Moreover, in the step 3, for each triplet, the three medical images are simultaneously input into a weight-shared twin neural network, and the twin neural network consists of a rolling block, a dense block, a rolling block and a full-connection layer for outputting the hash code; a channel attention module is added between the convolution block and the dense block, and a space attention module is added between the dense block and the convolution block to form a mixed attention mechanism; the channel attention module and the space attention module are used for acquiring the information of the region of interest, so that the dependence between channels and the remarkable characteristics of a space domain can be acquired simultaneously, and the difference of the medical image can be paid attention to more effectively.

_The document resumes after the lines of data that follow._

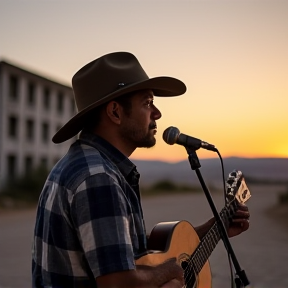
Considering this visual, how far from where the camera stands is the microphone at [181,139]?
269 cm

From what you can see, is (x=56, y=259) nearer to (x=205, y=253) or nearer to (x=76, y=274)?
(x=76, y=274)

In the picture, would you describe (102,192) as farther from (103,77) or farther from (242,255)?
(242,255)

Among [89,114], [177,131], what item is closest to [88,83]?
[89,114]

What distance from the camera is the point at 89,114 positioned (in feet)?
7.93

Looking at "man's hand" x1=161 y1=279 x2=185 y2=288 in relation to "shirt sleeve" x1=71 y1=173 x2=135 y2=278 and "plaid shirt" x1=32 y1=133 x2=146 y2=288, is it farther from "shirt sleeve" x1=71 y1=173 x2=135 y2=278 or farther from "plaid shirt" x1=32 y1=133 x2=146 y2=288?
"shirt sleeve" x1=71 y1=173 x2=135 y2=278

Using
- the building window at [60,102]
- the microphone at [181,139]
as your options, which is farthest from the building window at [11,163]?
the microphone at [181,139]

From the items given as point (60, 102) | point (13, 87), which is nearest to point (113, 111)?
point (13, 87)

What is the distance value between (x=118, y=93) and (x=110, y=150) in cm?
22

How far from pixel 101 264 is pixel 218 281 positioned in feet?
18.0

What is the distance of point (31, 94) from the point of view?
116ft

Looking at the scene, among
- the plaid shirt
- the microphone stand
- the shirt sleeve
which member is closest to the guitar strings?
the microphone stand

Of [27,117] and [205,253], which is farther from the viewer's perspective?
[27,117]

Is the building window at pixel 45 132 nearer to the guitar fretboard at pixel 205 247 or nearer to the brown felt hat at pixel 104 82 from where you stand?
the guitar fretboard at pixel 205 247

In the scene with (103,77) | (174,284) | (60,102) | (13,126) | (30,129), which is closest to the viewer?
(174,284)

Firstly, a medical image obtains a characteristic diagram X belonging to R through a first convolution blockC×H×WWhere H and W represent the height and width of the feature map, respectively, and C represents the number of channels. The input feature map is then compressed by the channel attention module using the average pooling and maximum pooling operations. The channel attention module comprises two continuous convolution layers, the first 1 x 1 convolution is used for projecting the features after the pooling operation to a hidden layer with fewer parameters, and a ReLU function is used as an activation function; the second 1 x 1 convolution is intended to recover the number of channels and uses the sigmoid function as the activation function. And then adding the average pooling vector and the maximum pooling vector element by element, performing weighting operation by using a sigmoid function, and finally multiplying by a feature map X.

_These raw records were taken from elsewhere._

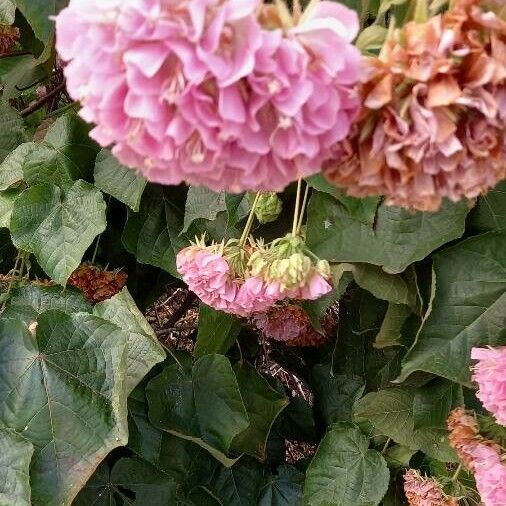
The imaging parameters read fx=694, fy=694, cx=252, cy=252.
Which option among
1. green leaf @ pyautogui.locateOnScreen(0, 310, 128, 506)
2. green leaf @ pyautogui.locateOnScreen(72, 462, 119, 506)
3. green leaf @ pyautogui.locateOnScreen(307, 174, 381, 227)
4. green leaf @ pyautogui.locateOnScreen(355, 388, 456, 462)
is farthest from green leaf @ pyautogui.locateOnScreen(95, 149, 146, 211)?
green leaf @ pyautogui.locateOnScreen(72, 462, 119, 506)

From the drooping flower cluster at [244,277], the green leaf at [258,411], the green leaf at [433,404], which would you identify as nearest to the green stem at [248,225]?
the drooping flower cluster at [244,277]


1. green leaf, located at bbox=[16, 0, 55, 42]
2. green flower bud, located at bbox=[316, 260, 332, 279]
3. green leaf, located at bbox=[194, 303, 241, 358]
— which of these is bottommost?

The channel attention module may be expressed as:
Figure BDA0003272454990000031
Figure BDA0003272454990000032
in the formula, MC(X) is a one-dimensional channel attention, size C × 1 × 1; conv1×1Represents a convolution operation with a filter size of 1 × 1; sigma represents a sigmoid function; AvgPool (·) is the average pooling function; MaxPool (. cndot.) is the maximum pooling function.

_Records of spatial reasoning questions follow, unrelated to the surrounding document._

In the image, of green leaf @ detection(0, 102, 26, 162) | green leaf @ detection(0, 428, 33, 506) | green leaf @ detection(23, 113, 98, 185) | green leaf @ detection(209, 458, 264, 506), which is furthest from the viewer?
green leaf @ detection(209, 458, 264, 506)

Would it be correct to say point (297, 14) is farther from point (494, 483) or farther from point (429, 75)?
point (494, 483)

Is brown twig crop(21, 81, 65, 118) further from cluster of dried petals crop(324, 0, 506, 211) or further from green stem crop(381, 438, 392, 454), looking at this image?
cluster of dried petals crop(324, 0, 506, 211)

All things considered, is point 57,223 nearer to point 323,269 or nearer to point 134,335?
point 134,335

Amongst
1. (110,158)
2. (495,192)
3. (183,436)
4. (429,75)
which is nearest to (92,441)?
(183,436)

In order to fully utilize the feature map and enhance the transfer of the feature map, the feature map is input into a dense block composed of four dense layers. Input of each dense layerThe egress will pass to each subsequent layer to enable the creation of a short path from the early layer to the later layer. The space attention module is a supplement of the channel attention module, and focuses on the part with the largest sample information amount. Let Y be an element of RC×H×WRepresenting the feature map extracted from the last dense layer, where H and W represent the height and width of the feature map, respectively, and C represents the number of channels, the spatial attention module can be expressed as:
MS(Y)=σ(Conv7×7([AvgPool(X);MaxPool(X)])) (3)
Figure BDA0003272454990000033
in the formula, MS(Y) is a two-dimensional spatial attention map, the size being 1 × H × W; conv7×7Represents a convolution operation with a filter size of 7 x 7; sigma represents a sigmoid function; AvgPool (·) is the average pooling function; MaxPool (. cndot.) is the maximum pooling function.
And finally, mapping the depth embedding to a hash code generation layer, wherein the depth embedding is restricted by semantic enhancement loss, regularization loss and triple cross entropy loss.
And in the step 4, based on the mixed attention mechanism and the twin neural network, the model is trained by optimizing an overall loss function, wherein the overall loss function comprises a hash triple, a semantic enhancement item and a quantization item.
The hash function can map the medical instance into a compact hash code, and meanwhile, the semantic information matched with the medical image and the label in the original space is reserved, and because the Hamming distance of the discrete hash code is not convenient to optimize in the deep learning network, the invention uses the deeply-embedded Euclidean distance output by the linear layer to replace the Hamming distance of the hash code; to capture relative relevance in hash space, the basic triplet terms of a medical image can be represented as:
Figure BDA0003272454990000034
in the formula, | · the luminance | |2Representing a two-normal vector for measuring distance;
Figure BDA0003272454990000035
and
Figure BDA0003272454990000036
indicating a k-bit depth embedding that has not been discretized; δ represents an edge threshold.
Class-level semantics help to distinguish different classes of similar hash codes, and to capture the class-level semantics of medical images, the learning process of hash codes is constrained using matching images and true labels.
The semantic enhancement term can be expressed as:
Figure BDA0003272454990000041
in the formula (I), the compound is shown in the specification,
Figure BDA0003272454990000042
represents a cross-entropy loss function of the entropy of the sample,
Figure BDA0003272454990000043
and
Figure BDA0003272454990000044
respectively represent Qi、Pi、NiThe tag information of (1).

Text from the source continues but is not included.